> _Work to be completed_
Beginning at the line that contains "At what depth" and ending at the last line of the entries, write out each line exactly; include nothing outside that span.

=== Given entries ===

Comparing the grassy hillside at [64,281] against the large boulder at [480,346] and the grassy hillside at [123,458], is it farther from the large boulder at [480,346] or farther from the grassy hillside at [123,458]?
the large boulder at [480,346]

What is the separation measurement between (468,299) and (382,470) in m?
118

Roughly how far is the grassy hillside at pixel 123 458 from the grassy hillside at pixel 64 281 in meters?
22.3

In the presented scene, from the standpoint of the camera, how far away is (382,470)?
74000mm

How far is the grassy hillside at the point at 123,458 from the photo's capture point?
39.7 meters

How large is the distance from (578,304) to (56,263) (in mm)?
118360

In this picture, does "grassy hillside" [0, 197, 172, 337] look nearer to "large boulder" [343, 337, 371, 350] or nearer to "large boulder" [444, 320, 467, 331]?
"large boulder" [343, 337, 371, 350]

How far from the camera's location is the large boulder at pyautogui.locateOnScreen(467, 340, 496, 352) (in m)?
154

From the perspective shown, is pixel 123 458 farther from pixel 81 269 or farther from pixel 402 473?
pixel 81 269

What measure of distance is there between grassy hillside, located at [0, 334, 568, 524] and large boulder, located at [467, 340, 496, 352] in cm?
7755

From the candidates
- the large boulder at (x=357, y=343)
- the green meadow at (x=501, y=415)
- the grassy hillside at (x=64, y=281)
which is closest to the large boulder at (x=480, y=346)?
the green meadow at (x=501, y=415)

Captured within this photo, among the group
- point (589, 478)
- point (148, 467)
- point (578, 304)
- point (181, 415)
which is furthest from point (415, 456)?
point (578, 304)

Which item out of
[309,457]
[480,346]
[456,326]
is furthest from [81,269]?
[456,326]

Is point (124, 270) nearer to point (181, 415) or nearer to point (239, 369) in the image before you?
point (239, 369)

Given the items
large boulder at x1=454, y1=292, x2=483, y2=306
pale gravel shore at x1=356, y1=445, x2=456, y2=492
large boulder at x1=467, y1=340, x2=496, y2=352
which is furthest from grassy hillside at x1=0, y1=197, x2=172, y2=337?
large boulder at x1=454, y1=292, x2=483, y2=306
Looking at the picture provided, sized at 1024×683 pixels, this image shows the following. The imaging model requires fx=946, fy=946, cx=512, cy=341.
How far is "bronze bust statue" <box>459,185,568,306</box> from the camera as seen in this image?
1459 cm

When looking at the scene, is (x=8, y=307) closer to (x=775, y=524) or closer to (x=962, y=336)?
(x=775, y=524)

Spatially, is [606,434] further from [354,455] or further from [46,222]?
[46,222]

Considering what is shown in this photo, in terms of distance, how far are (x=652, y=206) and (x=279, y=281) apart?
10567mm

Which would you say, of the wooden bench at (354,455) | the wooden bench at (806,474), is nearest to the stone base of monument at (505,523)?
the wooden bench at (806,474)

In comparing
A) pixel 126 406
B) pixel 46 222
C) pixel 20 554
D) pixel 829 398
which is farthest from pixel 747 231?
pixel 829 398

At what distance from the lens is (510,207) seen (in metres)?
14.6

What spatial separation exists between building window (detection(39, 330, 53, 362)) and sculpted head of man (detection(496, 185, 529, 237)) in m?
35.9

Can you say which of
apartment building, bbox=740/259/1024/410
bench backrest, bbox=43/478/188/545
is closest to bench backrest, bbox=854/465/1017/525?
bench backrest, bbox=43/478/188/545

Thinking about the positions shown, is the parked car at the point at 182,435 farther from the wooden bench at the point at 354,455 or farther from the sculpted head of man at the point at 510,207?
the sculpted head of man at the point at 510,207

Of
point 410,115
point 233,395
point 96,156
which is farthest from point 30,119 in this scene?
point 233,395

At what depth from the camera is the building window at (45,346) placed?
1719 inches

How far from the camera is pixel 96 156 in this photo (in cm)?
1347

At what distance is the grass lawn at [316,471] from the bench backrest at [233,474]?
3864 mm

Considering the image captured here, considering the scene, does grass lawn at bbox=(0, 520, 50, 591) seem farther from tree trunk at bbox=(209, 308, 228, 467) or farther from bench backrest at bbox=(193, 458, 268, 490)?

===

> _Answer to this exercise_
At what depth from the camera is the building window at (45,346) placed?
1719 inches

How far from the camera is pixel 96 156 in this photo (in cm)?
1347

At what distance is the grass lawn at [316,471] from the bench backrest at [233,474]?
3864 mm

Considering the image captured here, considering the scene, does grass lawn at bbox=(0, 520, 50, 591) seem farther from tree trunk at bbox=(209, 308, 228, 467) or farther from bench backrest at bbox=(193, 458, 268, 490)?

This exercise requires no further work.